**** Text ****

Meine ersten Erinnerungen im Zusammenhang mit Wycliffe stammen aus meiner Kindheit, die ich mit meiner Familie in Kara verbrachte. Diese wunderschöne Stadt im Norden Togos war meine erste Heimat. Wenn ich an die Zeit in Kara denke, sehe ich die gelbbraune Erde vor mir, auf der ich als kleines Mädchen herumrannte.

An dem Tag, an dem meine Mutter mich das erste Mal in den Kindergarten brachte, habe ich geweint: Ich konnte weder die Kindergärtnerinnen verstehen, die Französisch mit mir redeten, die offizielle Sprache in Togo, noch die Kinder rund um mich herum, die untereinander vermutlich Kabiye sprachen. Doch schon nach wenigen Wochen konnten wir uns alle auf Französisch verständigen.

Ich war das einzige weisse Kind im Kindergarten. Jeden Morgen fuhr meine Mutter mich mit dem Fahrrad dorthin, wobei ich hinter ihr auf dem Kindersitz sass. Als wir ankamen, klatschten die bereits eingetroffenen Kinder in die Hände und riefen mir «Suzanne, Suzanne, Suzanne!» zu – die französische Version meines Namens.

Einmal zog ein anderes Kind an meinem Rossschwänzchen, sodass das Haarbändeli herausfiel. Wahrscheinlich war das Kind einfach neugierig: Wie fühlen sich diese feinen blonden Haare an? Eine der Kindergärtnerinnen versuchte darauf, das verunfallte Rossschwänzchen zu reparieren. Aber da sie es wohl noch nie mit so feinen Haaren zu tun bekommen hatte, blieb meine Frisur für den Rest des Morgens schief – bis meine Mutter mich abholen kam.

Als ich fünfeinhalb war, zogen wir zurück nach England, wo mein Vater herkommt. Für mich war eines klar: ich wollte nicht zügeln. Denn in Kara hatte ich ja ganz viele Freunde, in England dagegen nur wenige. Lange Zeit habe ich das Leben in Kara vermisst. Sehnlichst wünschte ich mir, später selber im Ausland zu wohnen. Jedenfalls verbrachte ich eine sehr schöne Kindheit in Togo und in England.

**** Auszüge aus Datensätzen ****

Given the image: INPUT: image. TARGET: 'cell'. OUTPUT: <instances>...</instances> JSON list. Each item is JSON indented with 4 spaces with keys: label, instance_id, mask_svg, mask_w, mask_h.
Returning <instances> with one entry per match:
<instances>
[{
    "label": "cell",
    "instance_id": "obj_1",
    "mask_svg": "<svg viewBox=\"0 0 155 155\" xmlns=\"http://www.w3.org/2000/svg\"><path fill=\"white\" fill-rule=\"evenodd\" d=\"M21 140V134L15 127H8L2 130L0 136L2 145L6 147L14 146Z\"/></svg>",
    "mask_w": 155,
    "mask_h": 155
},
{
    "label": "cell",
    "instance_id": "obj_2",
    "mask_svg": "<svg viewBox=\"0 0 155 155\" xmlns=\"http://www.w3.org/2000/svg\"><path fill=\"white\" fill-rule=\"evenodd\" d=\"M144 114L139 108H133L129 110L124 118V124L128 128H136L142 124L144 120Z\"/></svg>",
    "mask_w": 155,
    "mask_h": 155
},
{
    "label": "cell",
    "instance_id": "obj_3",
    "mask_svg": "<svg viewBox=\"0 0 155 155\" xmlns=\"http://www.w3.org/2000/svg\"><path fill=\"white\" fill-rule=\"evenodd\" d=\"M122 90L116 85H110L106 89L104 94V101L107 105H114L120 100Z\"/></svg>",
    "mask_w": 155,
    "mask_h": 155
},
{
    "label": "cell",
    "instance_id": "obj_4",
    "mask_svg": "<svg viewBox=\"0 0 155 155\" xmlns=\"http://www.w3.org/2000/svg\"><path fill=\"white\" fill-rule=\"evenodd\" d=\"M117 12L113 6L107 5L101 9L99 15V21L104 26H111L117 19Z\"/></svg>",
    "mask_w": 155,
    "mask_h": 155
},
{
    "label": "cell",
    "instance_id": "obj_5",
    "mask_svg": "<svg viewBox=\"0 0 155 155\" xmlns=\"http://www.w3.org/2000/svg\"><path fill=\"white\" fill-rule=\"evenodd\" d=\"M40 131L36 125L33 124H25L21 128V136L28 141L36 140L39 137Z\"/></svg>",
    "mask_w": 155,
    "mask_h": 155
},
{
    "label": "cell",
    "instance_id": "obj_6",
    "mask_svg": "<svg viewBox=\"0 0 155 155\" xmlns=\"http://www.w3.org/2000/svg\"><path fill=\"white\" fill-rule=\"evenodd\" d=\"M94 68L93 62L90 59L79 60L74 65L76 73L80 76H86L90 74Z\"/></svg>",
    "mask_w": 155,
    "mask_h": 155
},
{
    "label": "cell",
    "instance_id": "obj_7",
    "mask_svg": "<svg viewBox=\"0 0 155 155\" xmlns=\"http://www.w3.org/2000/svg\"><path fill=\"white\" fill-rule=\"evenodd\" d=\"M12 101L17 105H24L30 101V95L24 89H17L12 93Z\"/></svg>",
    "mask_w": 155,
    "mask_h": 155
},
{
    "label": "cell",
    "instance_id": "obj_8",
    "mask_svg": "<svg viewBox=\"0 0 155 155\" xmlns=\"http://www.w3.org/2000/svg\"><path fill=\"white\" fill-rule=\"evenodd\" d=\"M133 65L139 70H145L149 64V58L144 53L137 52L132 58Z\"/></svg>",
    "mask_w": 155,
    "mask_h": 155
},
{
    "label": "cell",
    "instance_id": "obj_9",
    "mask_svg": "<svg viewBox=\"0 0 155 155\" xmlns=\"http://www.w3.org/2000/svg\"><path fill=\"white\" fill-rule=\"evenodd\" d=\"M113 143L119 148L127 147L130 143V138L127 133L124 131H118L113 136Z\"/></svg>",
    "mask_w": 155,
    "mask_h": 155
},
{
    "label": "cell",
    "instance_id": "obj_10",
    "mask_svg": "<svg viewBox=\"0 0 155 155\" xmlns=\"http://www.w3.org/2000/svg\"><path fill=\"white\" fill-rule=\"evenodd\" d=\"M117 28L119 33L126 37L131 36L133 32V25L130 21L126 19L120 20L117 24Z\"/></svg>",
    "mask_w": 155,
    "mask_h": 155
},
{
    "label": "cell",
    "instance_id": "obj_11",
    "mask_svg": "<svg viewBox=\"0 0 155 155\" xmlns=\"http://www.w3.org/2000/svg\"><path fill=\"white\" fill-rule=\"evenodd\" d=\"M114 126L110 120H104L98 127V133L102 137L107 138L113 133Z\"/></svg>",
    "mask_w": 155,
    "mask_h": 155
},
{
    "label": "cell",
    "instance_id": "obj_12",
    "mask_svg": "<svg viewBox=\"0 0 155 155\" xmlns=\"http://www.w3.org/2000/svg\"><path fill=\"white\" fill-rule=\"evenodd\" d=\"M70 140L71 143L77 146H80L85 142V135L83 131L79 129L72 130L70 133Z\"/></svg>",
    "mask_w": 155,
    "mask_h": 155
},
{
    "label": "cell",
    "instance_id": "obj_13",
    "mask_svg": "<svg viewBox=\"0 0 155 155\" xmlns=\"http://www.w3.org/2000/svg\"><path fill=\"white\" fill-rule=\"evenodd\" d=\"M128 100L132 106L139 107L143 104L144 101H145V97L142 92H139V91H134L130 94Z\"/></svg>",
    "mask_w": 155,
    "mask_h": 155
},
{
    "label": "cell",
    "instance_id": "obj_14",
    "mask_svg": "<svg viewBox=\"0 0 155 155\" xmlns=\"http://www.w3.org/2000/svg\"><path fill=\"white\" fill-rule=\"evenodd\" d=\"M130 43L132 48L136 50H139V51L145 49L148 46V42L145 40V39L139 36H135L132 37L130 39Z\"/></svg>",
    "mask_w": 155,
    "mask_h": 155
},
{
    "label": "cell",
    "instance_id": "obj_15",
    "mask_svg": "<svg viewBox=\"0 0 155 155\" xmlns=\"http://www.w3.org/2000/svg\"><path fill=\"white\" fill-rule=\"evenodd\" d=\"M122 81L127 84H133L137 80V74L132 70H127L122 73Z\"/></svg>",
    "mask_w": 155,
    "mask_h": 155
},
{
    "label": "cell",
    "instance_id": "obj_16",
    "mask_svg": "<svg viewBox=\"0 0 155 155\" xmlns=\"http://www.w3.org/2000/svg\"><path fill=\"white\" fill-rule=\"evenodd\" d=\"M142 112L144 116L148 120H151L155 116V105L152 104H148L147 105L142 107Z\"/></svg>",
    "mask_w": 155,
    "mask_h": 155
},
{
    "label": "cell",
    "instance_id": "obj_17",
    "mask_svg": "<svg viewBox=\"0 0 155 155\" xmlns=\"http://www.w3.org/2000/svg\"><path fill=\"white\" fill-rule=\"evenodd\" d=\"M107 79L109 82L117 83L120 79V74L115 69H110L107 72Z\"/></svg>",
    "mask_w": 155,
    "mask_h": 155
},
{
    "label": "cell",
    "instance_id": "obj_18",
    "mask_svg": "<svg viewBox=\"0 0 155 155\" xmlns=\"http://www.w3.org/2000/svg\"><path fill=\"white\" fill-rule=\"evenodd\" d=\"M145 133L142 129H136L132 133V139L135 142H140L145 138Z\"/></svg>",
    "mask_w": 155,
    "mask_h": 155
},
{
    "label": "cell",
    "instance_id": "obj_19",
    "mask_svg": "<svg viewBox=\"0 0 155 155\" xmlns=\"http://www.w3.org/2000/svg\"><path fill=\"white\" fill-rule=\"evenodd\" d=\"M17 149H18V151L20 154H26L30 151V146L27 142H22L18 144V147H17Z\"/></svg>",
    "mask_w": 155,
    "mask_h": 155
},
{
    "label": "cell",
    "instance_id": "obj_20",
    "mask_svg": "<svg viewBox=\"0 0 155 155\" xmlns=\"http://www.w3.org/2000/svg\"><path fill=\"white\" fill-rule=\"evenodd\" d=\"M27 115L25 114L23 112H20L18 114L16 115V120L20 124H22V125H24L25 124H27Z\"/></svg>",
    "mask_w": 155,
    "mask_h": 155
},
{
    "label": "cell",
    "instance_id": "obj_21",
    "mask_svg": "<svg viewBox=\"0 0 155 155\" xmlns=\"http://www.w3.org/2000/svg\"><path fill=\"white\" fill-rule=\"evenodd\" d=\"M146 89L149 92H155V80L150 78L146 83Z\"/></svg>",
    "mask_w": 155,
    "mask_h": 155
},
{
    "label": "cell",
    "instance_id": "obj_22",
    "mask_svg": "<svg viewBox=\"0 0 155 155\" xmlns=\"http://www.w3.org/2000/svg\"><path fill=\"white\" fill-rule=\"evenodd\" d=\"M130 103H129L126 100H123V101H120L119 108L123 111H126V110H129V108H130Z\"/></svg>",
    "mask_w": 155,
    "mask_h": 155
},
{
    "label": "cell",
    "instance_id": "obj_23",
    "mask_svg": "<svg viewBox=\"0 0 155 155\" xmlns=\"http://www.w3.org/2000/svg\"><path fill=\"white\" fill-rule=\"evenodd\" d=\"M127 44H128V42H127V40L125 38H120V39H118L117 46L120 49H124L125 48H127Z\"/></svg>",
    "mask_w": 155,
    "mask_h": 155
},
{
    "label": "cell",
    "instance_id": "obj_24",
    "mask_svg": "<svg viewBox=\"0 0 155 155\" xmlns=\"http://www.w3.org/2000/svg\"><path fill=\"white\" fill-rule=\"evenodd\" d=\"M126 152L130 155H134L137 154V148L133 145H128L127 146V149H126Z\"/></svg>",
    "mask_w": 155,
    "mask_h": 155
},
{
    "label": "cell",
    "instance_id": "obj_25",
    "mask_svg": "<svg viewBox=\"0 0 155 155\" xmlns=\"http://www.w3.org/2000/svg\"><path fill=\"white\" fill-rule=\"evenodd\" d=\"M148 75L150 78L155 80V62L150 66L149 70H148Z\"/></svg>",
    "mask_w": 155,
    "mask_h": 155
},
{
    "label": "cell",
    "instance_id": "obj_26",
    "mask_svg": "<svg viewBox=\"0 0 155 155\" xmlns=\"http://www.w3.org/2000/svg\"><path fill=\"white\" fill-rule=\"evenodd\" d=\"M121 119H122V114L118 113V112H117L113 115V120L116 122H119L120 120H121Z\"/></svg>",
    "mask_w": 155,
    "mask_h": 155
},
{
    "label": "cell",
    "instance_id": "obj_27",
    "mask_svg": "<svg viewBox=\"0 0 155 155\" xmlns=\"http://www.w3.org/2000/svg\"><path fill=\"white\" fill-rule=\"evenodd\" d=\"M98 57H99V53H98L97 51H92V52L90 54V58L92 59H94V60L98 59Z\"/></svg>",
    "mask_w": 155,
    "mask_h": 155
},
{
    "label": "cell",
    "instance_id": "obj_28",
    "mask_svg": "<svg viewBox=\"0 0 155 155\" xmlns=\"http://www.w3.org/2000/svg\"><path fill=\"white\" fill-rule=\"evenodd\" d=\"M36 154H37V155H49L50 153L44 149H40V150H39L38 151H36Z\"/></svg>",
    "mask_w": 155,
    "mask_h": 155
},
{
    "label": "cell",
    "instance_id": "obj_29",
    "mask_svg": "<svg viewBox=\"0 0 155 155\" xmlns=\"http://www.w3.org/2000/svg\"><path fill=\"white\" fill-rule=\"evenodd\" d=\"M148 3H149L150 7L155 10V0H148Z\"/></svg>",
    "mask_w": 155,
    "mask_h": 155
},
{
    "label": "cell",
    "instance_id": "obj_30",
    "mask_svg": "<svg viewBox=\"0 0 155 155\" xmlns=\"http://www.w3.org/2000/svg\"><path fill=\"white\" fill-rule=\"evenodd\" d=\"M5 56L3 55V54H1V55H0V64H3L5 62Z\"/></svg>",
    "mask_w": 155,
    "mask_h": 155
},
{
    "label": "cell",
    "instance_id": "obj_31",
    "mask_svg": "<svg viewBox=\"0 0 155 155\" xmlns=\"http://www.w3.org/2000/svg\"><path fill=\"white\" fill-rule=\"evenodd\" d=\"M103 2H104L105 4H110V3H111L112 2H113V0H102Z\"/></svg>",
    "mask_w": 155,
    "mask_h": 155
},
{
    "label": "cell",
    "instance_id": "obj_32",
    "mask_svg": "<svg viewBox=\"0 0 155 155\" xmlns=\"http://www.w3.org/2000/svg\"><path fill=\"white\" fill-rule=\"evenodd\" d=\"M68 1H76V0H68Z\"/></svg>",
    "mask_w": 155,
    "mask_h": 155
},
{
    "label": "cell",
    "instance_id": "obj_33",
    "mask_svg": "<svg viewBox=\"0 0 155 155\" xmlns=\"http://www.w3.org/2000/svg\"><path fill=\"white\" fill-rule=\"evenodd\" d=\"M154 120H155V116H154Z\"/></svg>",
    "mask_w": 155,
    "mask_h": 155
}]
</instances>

****

Zu erledigen:
1 – Gib den Teil der Datensätze, der mit ihrer ersten Zeile beginnt und mit der Zeile endet, die "12L113 6L107 5L101" enthält, noch einmal wieder und tausche dabei "instance_id" gegen "object_id" aus.
2 – Führe den Text über die Kindheit in Togo nach seinem letzten Satz weiter.
Die Datensätze haben mit dem Text nichts zu tun.

Antworten je Aufgabe:
1 –
Given the image: INPUT: image. TARGET: 'cell'. OUTPUT: <instances>...</instances> JSON list. Each item is JSON indented with 4 spaces with keys: label, object_id, mask_svg, mask_w, mask_h.
Returning <instances> with one entry per match:
<instances>
[{
    "label": "cell",
    "object_id": "obj_1",
    "mask_svg": "<svg viewBox=\"0 0 155 155\" xmlns=\"http://www.w3.org/2000/svg\"><path fill=\"white\" fill-rule=\"evenodd\" d=\"M21 140V134L15 127H8L2 130L0 136L2 145L6 147L14 146Z\"/></svg>",
    "mask_w": 155,
    "mask_h": 155
},
{
    "label": "cell",
    "object_id": "obj_2",
    "mask_svg": "<svg viewBox=\"0 0 155 155\" xmlns=\"http://www.w3.org/2000/svg\"><path fill=\"white\" fill-rule=\"evenodd\" d=\"M144 114L139 108H133L129 110L124 118V124L128 128H136L142 124L144 120Z\"/></svg>",
    "mask_w": 155,
    "mask_h": 155
},
{
    "label": "cell",
    "object_id": "obj_3",
    "mask_svg": "<svg viewBox=\"0 0 155 155\" xmlns=\"http://www.w3.org/2000/svg\"><path fill=\"white\" fill-rule=\"evenodd\" d=\"M122 90L116 85H110L106 89L104 94V101L107 105H114L120 100Z\"/></svg>",
    "mask_w": 155,
    "mask_h": 155
},
{
    "label": "cell",
    "object_id": "obj_4",
    "mask_svg": "<svg viewBox=\"0 0 155 155\" xmlns=\"http://www.w3.org/2000/svg\"><path fill=\"white\" fill-rule=\"evenodd\" d=\"M117 12L113 6L107 5L101 9L99 15V21L104 26H111L117 19Z\"/></svg>",

2 –
Seit mehr als zehn Jahren lebe ich nun in der Schweiz. Erst als ich neunzehn war, reiste ich zusammen mit meiner Schwester von Neuem nach Kara. Natürlich machten wir damals auch einen Besuch im Kindergarten. Und man glaube es kaum: die drei Kindergärtnerinnen, die Köchin sowie die Rektorin waren noch dieselben. Sie alle erinnerten sich augenblicklich an «Suzanne».

Einige Monate nach diesem Besuch begann ich, Linguistik und Ethnologie zu studieren. «Aha, alles klar», folgerten die Freunde meiner Eltern, «du trittst also in die Fussstapfen deines Vaters und deiner Mutter». Für mich war das aber gar nicht klar, ich war einfach von Sprachen fasziniert… Doch ein Leben mit Wycliffe im Ausland? Das würde bedeuten, unzählige Veränderungen und Abschiede zu erleben – immer und immer wieder! Und das tut weh.

Heute muss ich allerdings gestehen: Die Freunde meiner Eltern hatten richtig prophezeit. Tatsächlich plane ich nun, mit Wycliffe im Ausland zu arbeiten. Bevor ich aber dazu bereit wurde, musste ich lernen, dass meine Heimat weder in Togo noch in einem anderen Land ist. Nicht einmal unter den Menschen um mich herum ist meine wahre Heimat, sondern allein in Gott, der mich in allem versorgt. Das zu glauben und entsprechend zu leben, ist nur im Vertrauen auf ihn möglich.